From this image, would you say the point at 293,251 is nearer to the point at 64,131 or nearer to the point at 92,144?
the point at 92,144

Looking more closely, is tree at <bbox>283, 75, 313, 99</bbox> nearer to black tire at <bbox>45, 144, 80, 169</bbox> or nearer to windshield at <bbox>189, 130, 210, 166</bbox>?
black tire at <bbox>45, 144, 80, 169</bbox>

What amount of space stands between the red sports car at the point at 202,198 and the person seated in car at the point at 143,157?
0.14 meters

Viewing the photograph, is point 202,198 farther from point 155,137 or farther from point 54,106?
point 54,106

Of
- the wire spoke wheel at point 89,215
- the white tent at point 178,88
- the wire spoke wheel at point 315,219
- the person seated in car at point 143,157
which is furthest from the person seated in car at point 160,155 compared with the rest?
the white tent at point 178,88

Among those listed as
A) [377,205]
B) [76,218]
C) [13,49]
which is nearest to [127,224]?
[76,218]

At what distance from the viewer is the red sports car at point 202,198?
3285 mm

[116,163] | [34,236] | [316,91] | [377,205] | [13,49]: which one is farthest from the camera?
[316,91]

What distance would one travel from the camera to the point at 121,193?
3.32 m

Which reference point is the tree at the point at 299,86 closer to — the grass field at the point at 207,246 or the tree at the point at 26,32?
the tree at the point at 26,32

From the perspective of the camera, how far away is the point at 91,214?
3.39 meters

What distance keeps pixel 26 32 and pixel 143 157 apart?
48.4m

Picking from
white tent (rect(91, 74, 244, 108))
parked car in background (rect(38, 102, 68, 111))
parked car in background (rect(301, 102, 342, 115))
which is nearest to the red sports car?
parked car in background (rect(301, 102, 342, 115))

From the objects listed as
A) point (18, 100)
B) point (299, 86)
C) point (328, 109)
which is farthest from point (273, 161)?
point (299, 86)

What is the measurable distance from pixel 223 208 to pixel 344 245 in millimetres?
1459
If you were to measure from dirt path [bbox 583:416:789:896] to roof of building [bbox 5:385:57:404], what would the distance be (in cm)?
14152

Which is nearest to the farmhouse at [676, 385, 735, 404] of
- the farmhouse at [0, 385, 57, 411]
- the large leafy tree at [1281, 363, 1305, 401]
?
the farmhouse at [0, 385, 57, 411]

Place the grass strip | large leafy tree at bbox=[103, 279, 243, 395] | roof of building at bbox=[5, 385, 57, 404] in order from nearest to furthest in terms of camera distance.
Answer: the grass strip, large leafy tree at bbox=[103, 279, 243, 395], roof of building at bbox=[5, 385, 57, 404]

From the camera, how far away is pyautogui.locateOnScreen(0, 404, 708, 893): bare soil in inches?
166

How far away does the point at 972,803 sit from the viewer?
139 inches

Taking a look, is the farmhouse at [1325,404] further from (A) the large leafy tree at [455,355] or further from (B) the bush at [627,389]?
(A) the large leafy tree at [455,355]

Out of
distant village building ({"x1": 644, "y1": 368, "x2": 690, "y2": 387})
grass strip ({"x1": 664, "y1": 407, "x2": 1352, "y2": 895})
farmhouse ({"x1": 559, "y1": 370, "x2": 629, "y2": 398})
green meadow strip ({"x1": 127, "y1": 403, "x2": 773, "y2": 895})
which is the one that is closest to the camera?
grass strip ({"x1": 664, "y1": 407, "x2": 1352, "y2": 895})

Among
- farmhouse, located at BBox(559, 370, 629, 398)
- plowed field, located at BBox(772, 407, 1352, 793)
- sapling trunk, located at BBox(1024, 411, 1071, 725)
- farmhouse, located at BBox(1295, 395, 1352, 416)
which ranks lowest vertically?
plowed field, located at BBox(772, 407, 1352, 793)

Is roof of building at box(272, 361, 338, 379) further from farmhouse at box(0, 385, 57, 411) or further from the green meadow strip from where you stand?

________________

# [Problem details]
Rewrite the material from the line with "What distance would" to the line with "3.39 meters", swapping "camera" for "viewer" and leaving everything else as it is.

# [Correct output]
What distance would one travel from the viewer to the point at 121,193?
3.32 m

Which reference point is the tree at the point at 299,86 closer to — the grass field at the point at 207,246 or the tree at the point at 26,32?
the tree at the point at 26,32

From the perspective of the viewer, how far away is the point at 91,214?
3.39 meters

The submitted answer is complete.